Exercise data

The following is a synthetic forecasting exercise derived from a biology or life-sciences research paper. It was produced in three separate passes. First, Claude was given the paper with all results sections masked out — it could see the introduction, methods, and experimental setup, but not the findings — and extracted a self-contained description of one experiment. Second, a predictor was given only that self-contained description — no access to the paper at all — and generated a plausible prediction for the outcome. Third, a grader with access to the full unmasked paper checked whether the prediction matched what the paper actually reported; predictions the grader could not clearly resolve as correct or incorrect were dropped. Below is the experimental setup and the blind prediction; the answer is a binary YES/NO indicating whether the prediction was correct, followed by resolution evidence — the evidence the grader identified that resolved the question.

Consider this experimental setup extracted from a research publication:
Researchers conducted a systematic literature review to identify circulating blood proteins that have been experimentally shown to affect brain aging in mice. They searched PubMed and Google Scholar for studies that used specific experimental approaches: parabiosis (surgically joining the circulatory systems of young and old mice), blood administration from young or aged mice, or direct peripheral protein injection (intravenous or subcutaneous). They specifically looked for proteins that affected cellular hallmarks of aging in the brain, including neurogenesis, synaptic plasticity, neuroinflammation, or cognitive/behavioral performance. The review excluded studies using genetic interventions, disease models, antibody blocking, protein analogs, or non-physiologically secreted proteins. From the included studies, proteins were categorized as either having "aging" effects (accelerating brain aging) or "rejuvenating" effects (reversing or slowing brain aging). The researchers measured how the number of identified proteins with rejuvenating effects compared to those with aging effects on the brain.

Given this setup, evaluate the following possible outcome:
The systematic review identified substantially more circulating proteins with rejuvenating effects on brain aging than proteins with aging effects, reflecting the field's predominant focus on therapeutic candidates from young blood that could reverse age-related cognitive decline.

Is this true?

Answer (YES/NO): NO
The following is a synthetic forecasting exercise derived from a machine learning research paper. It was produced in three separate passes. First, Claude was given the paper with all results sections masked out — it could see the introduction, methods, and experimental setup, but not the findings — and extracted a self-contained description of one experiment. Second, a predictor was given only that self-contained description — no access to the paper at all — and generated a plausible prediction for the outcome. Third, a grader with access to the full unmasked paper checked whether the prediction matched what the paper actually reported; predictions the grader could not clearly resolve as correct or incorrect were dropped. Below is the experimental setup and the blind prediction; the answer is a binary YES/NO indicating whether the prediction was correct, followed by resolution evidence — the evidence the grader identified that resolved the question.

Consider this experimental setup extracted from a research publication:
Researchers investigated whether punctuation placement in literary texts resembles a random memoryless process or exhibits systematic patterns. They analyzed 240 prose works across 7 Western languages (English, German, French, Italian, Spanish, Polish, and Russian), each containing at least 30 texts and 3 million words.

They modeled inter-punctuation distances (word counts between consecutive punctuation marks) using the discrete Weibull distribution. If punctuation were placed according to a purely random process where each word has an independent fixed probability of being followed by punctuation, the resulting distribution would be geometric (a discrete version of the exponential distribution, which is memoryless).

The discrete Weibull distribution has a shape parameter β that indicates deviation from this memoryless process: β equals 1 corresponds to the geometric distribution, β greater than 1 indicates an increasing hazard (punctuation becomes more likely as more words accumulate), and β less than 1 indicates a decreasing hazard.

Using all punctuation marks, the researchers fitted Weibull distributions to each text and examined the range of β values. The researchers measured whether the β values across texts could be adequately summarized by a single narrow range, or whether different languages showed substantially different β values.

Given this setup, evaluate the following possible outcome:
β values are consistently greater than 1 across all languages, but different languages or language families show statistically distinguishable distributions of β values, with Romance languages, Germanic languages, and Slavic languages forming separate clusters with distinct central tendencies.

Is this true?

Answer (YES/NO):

What the task asks
Set each line down exactly, beginning at the one containing "Researchers investigated whether" and ending at the last line of the material above.

Solution for this problem
Researchers investigated whether punctuation placement in literary texts resembles a random memoryless process or exhibits systematic patterns. They analyzed 240 prose works across 7 Western languages (English, German, French, Italian, Spanish, Polish, and Russian), each containing at least 30 texts and 3 million words.

They modeled inter-punctuation distances (word counts between consecutive punctuation marks) using the discrete Weibull distribution. If punctuation were placed according to a purely random process where each word has an independent fixed probability of being followed by punctuation, the resulting distribution would be geometric (a discrete version of the exponential distribution, which is memoryless).

The discrete Weibull distribution has a shape parameter β that indicates deviation from this memoryless process: β equals 1 corresponds to the geometric distribution, β greater than 1 indicates an increasing hazard (punctuation becomes more likely as more words accumulate), and β less than 1 indicates a decreasing hazard.

Using all punctuation marks, the researchers fitted Weibull distributions to each text and examined the range of β values. The researchers measured whether the β values across texts could be adequately summarized by a single narrow range, or whether different languages showed substantially different β values.

Given this setup, evaluate the following possible outcome:
β values are consistently greater than 1 across all languages, but different languages or language families show statistically distinguishable distributions of β values, with Romance languages, Germanic languages, and Slavic languages forming separate clusters with distinct central tendencies.

Is this true?

Answer (YES/NO):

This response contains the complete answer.